◆ EXTRACTED DATA:
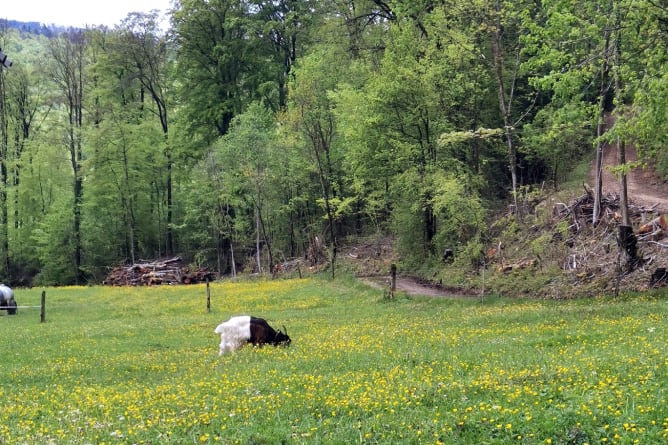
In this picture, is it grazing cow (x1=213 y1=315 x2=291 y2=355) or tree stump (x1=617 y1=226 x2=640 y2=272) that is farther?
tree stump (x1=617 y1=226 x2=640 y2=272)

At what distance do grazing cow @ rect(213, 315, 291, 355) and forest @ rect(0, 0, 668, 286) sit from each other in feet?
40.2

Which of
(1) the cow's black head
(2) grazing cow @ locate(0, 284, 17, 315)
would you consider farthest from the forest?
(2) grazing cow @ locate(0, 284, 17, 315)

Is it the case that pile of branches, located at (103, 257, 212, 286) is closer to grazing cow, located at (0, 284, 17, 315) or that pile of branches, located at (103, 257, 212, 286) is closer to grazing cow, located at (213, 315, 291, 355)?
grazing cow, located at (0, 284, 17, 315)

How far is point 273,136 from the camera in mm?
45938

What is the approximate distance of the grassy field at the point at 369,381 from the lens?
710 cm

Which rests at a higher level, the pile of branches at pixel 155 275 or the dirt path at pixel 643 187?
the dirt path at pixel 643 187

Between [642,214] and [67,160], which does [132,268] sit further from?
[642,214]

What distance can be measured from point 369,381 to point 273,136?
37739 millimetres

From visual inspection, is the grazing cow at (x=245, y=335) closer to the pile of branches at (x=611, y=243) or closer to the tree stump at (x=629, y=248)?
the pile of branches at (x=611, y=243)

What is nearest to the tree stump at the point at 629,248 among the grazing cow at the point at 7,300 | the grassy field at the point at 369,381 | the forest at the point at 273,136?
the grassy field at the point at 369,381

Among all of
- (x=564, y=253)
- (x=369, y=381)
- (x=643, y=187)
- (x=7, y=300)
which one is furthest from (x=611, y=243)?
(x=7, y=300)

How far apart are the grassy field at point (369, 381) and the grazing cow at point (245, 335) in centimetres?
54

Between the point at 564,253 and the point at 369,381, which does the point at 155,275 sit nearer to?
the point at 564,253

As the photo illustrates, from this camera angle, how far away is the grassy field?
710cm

...

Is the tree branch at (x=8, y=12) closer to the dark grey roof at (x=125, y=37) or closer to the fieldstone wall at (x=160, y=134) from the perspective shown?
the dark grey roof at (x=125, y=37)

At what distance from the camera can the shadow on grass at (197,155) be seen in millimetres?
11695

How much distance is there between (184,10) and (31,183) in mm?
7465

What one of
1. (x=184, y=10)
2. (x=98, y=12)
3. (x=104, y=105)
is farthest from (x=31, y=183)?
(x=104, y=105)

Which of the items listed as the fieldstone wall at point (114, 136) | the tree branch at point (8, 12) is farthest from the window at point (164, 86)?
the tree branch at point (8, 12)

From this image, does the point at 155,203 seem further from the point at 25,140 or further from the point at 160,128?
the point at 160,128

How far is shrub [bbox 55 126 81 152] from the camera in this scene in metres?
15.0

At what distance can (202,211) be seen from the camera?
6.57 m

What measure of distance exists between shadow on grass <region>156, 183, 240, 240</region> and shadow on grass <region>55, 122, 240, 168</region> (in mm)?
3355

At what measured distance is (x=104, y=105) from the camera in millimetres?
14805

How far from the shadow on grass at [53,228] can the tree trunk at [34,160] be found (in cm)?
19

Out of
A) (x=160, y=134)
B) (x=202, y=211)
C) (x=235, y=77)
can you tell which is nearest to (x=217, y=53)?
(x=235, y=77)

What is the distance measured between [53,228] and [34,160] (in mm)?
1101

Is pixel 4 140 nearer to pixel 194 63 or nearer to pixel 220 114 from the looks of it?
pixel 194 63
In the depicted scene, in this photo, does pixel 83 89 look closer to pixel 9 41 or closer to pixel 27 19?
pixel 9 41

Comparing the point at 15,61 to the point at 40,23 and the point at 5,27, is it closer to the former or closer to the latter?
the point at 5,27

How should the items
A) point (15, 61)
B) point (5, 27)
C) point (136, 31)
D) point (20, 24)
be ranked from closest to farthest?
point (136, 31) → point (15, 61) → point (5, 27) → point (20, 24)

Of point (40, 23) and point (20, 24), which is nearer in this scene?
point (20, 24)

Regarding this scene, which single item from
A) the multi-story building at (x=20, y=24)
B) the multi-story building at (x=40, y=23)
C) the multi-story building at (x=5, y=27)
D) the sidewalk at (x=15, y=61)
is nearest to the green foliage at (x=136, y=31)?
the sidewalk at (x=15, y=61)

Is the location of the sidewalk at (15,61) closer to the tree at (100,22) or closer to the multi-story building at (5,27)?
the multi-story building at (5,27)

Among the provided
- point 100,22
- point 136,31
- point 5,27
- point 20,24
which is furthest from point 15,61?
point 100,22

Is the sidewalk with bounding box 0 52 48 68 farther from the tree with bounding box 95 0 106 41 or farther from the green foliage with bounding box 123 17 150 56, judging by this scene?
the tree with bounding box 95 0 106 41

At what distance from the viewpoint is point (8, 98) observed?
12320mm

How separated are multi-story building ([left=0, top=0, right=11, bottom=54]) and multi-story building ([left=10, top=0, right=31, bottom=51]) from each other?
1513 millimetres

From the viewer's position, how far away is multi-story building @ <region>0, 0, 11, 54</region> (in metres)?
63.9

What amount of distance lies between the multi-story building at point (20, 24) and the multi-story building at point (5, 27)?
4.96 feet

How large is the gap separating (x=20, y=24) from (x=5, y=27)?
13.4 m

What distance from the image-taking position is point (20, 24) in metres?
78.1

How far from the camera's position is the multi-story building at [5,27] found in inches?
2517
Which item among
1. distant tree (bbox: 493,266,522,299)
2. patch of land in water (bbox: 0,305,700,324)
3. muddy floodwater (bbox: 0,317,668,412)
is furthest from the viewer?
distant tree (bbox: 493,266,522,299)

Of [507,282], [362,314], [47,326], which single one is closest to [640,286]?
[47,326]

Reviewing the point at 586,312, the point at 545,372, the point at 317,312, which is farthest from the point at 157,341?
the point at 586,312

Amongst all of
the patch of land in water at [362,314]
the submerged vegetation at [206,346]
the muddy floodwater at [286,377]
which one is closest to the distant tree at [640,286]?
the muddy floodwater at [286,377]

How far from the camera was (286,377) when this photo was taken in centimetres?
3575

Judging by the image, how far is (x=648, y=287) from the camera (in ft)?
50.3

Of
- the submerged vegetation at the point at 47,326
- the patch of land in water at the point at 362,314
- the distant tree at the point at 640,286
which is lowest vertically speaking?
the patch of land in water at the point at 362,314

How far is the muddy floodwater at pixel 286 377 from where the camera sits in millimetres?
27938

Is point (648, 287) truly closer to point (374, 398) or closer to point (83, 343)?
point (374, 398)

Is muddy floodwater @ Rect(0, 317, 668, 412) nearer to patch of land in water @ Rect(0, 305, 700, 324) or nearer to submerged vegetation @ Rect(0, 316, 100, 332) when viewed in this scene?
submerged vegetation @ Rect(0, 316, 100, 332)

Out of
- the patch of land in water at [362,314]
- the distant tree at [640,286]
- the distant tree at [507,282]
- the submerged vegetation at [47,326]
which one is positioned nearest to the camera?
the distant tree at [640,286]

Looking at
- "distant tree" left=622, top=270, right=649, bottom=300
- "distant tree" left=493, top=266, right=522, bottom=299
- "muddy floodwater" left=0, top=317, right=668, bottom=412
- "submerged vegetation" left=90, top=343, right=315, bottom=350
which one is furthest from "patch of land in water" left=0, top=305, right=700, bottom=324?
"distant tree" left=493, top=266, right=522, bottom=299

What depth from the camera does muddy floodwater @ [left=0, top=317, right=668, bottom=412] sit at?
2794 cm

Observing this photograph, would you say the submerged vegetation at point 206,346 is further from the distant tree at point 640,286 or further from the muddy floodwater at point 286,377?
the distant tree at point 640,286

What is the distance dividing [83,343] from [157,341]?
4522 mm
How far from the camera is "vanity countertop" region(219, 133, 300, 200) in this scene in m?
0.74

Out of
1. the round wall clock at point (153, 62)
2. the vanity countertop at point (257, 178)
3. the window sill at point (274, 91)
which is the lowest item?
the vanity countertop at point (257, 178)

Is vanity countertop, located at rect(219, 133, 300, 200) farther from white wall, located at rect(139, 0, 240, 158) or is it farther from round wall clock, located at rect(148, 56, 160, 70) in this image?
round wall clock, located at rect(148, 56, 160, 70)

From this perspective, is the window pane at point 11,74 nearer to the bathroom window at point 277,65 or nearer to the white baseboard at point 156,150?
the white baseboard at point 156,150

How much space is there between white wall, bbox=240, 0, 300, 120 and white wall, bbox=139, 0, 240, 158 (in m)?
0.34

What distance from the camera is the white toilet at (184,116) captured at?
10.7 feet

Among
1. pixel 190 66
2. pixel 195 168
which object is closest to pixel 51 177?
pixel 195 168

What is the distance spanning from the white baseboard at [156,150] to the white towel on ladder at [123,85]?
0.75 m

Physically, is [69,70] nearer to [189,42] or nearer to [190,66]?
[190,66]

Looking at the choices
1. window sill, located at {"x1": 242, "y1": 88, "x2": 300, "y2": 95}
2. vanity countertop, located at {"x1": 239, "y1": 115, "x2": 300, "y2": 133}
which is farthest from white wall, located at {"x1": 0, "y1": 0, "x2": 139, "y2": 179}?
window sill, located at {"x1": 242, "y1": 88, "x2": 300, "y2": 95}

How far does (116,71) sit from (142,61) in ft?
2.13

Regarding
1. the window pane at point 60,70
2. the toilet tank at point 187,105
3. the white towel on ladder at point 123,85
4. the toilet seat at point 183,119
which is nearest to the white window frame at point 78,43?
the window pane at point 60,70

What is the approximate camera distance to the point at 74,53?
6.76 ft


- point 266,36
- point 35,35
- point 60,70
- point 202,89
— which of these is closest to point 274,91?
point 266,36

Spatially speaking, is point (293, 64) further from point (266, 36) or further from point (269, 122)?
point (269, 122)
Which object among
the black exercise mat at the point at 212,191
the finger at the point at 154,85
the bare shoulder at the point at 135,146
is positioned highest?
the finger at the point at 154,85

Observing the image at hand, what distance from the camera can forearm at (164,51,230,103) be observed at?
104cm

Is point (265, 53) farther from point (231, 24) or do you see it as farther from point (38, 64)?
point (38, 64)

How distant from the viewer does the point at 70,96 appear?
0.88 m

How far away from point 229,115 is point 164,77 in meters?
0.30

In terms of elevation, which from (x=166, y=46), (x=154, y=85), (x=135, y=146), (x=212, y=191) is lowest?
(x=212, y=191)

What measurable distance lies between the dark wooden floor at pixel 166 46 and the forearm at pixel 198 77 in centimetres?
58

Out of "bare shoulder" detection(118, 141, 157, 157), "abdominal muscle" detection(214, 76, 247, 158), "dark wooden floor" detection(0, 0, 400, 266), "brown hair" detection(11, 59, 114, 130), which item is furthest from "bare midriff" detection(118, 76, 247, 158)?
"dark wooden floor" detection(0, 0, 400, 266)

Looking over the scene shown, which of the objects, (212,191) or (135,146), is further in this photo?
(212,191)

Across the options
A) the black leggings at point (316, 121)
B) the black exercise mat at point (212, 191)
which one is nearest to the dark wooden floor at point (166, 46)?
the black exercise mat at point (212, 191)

◆ STATED TASK: Identify every line of the data above that contains the word "there", and copy each of those lines. Case counts.

◆ SOLVED EXERCISE:
How much distance is there between (184,10) and (31,183) in mm?
How much space is there between white wall, bbox=240, 0, 300, 120 and white wall, bbox=139, 0, 240, 158 (in m)?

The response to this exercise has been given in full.